Imparfait, passé simple et baignoire grand format
Elle commence par planter le décor : « C’était dans un château, il y avait une grande baignoire remplie d’eau chaude, tu étais avec une inconnue… »
Tous ses verbes sont à l’imparfait.
Soudain, elle hésite sur le temps à employer : « … tu étais avec une inconnue… j’aurais dû m’enfuir… ».
Elle voit bien que ça ne colle pas. Je lui suggère un « je devais m’enfuir », mais, réflexion faite, son hésitation est un signe qui ne trompe pas : son récit est arrivé à un tournant. Je me corrige : « Tu aurais aussi pu dire “je dus m’enfuir” ou, en langage parlé d’aujourd’hui, “j’ai dû m’enfuir” ». (Dans cet article, nous considèrerons le passé simple et le passé composé comme équivalents.)
(Photo : Renaud Bouret)
Les grammaires racontent beaucoup de choses sur l’imparfait et le passé simple. L’imparfait rapporterait un évènement habituel ou répétitif, sans début ni fin bien marqués. Le passé simple servirait à décrire un évènement ponctuel, bien délimité dans le temps. Mais la question n’est pas là.
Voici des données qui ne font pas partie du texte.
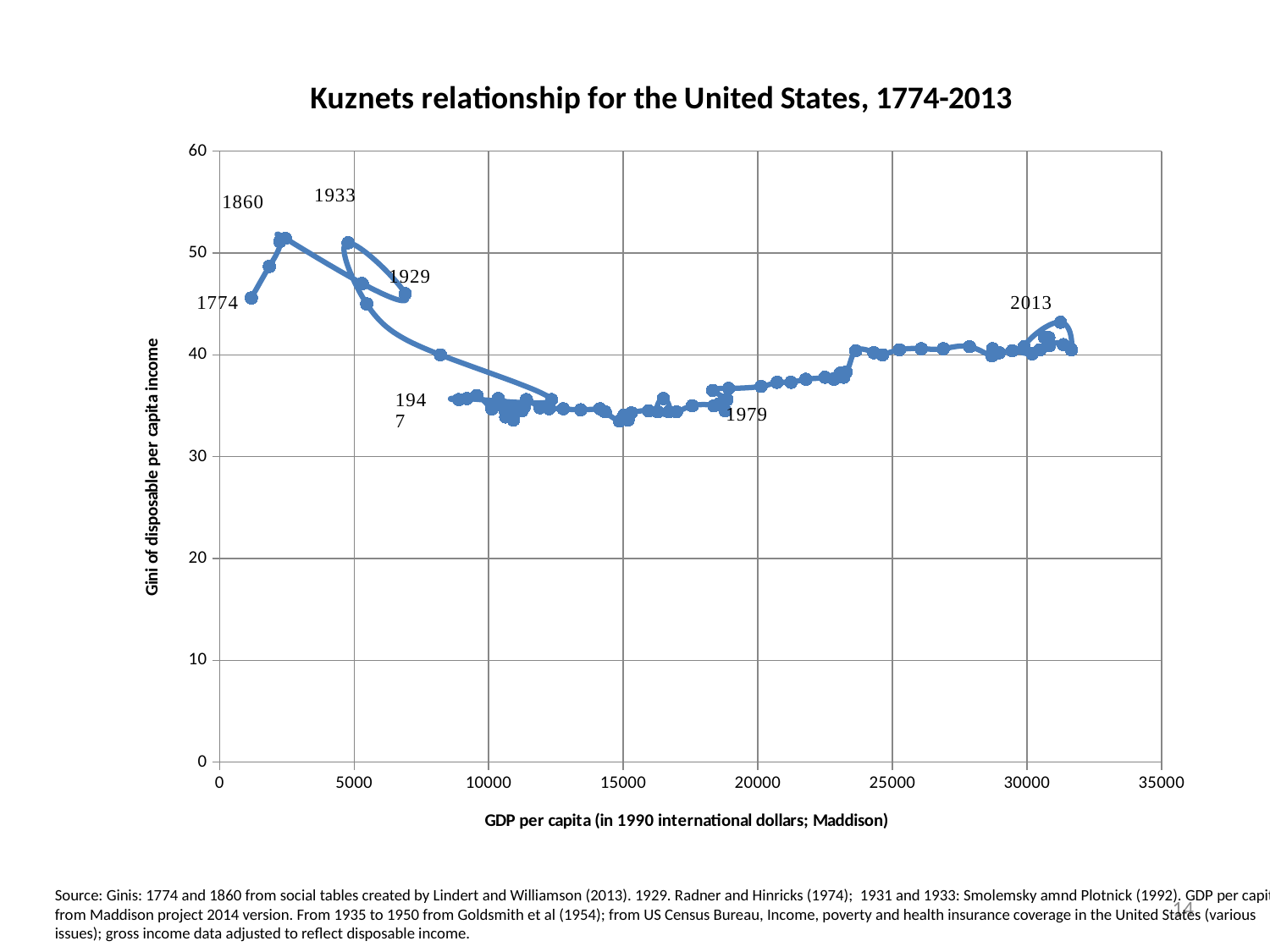
What is the title of the chart? Kuznets relationship for the United States, 1774-2013 Which has the higher Gini value, the point labelled 1947 or the point labelled 1933? 1933 Is the Gini value for the point labelled 2013 greater or less than 40? greater Is the Gini value for the point labelled 1929 greater or less than 50? less Is the Gini value for the point labelled 1947 greater or less than 40? less Which has the higher Gini value, the point labelled 1860 or the point labelled 1774? 1860 What is the label of the x axis? GDP per capita (in 1990 international dollars; Maddison) What kind of chart is shown on the slide? scatter chart with connected points Which has the higher Gini value, the point labelled 2013 or the point labelled 1979? 2013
Le choix de l’imparfait ou du passé simple ne dépend pas des évènements qui sont en train d’être décrits, mais plutôt du point de vue que le narrateur a choisi d’adopter. L’imparfait est la marque du présupposé, du choix fermé : tout est joué d’avance. Le passé simple est la marque du choix ouvert : tout est encore possible.
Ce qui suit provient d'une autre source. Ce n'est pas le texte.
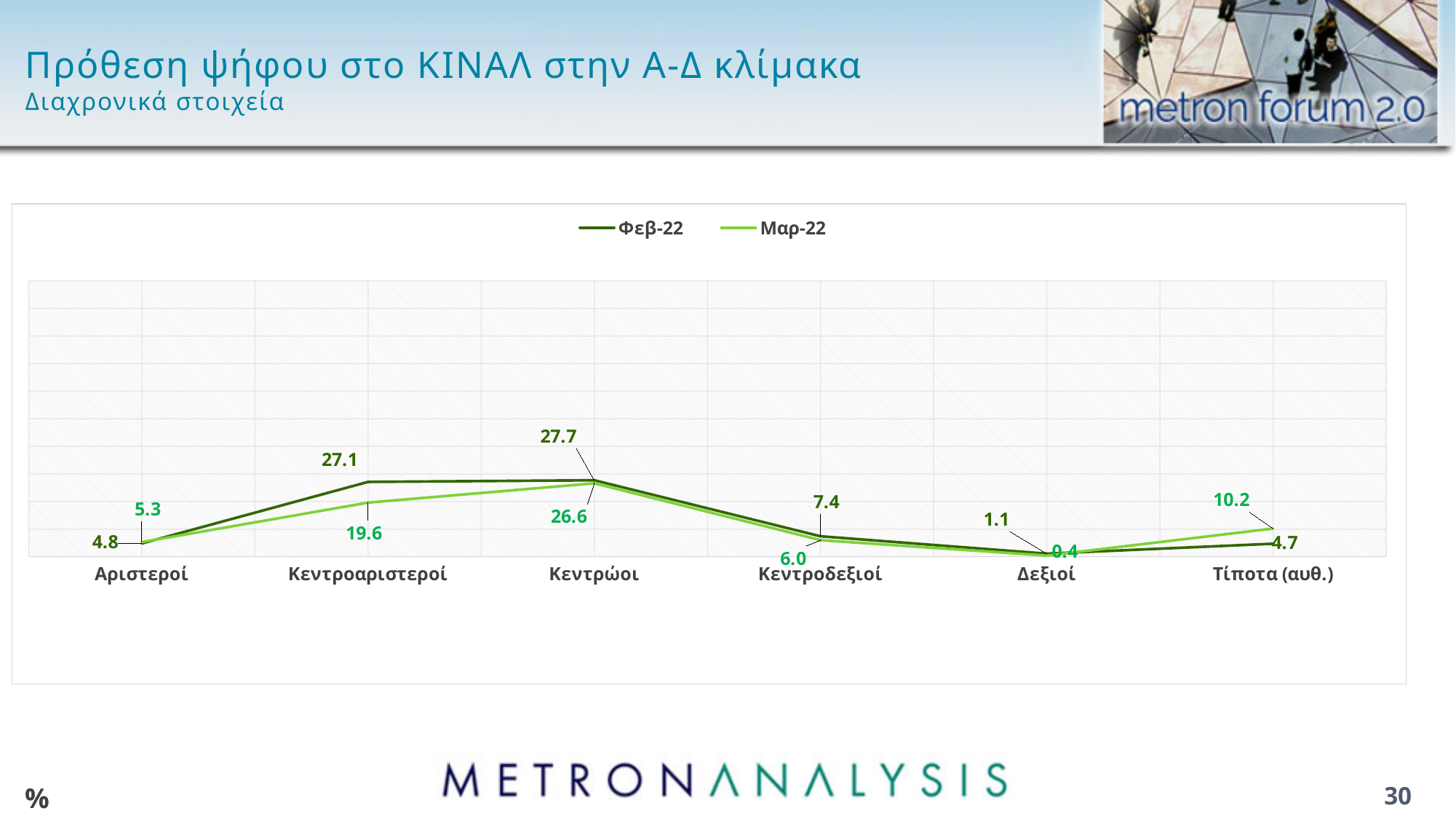
What kind of chart is shown on the slide? Line chart Which category has the lowest Μαρ-22 value? Δεξιοί How many series does the legend list? 2 Which category has the highest Φεβ-22 value? Κεντρώοι What is the Μαρ-22 value for Δεξιοί? 0.4 What is the Μαρ-22 value for Τίποτα (αυθ.)? 10.2 What is the Φεβ-22 value for Κεντροδεξιοί? 7.4 What is the difference between the Φεβ-22 and Μαρ-22 values for Κεντροαριστεροί? 7.5 How many categories are shown on the x axis? 6 Which series is drawn in the lighter green line? Μαρ-22 Which is larger for Τίποτα (αυθ.): the Φεβ-22 value or the Μαρ-22 value? Μαρ-22 What is the Φεβ-22 value for Κεντροαριστεροί? 27.1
La narratrice a donc décidé de présenter ses trois premiers énoncés comme des faits entendus d’avance : « C’était dans un château, il y avait une grande baignoire remplie d’eau chaude, tu étais avec une inconnue… ». Mais à partir de là, plus rien n’est joué, tout peut encore se produire, d’où le passage de l’imparfait au passé simple/passé composé : « j’ai dû m’enfuir. ».
La narratrice aurait pu bifurquer de l’imparfait au passé simple à n’importe quel point de son récit : « C’était dans un château, il y avait une grande baignoire remplie d’eau chaude, tu étais avec une inconnue, je devais m’enfuir, je ne trouvais plus la porte, et c’est alors que tu m’as vue. ».
Cela montre bien que le passage de l’imparfait au passé simple véhicule un message subjectif (l’optique du narrateur) et non objectif (la description des faits).
Le modèle serait le suivant :
Imparfait [+ Imparfait + … + Imparfait] + Passé simple
Si on ne conserve qu’une seule proposition à l’imparfait, on retrouve la structure chère aux grammaires traditionnelles, qui se contentent de la décrire sans l’expliquer : « Je lisais tranquillement quand le téléphone sonna, etc., etc. ».
En fait, rien n’empêche d’enfiler les propositions au passé simple/passé composé les unes après les autres : « … tu étais avec une inconnue, j’ai dû m’enfuir, je n’ai pas trouvé plus la porte, et c’est alors que tu m’as vue. ».
Le modèle complet serait alors :
Imparfait [+ Imp. + … + Imp.] + [P. simple + … + P. simple] + Passé simple
En somme, tous les éléments présentés comme informatifs sont marqués par le passé simple. Ces éléments sont précédés des éléments considérés comme présupposés, qui portent la marque de l’imparfait. Les éléments informatifs sont, bien entendu, ceux que l’interlocuteur ignore encore. Les éléments présupposés sont, au contraire, ceux qui sont déjà connus ou censés être connus de l’interlocuteur, au moment où celui-ci va être être mis au courant des éléments informatifs.
Éléments présupposés + Éléments informatifs
Éléments présupposés = choix fermé : tout est déjà déterminé
Éléments informatifs = choix ouvert : tout peut encore arriver.
On aura compris que le récit proposé ici, qui ne brille ni par le fond ni par la forme, était le compte-rendu d’un rêve. On aura compris également que la narratrice n’a pas le français pour langue maternelle, ce qui a l’avantage de mettre en lumière des procédés linguistiques que les automatismes habituels tendent normalement à cacher.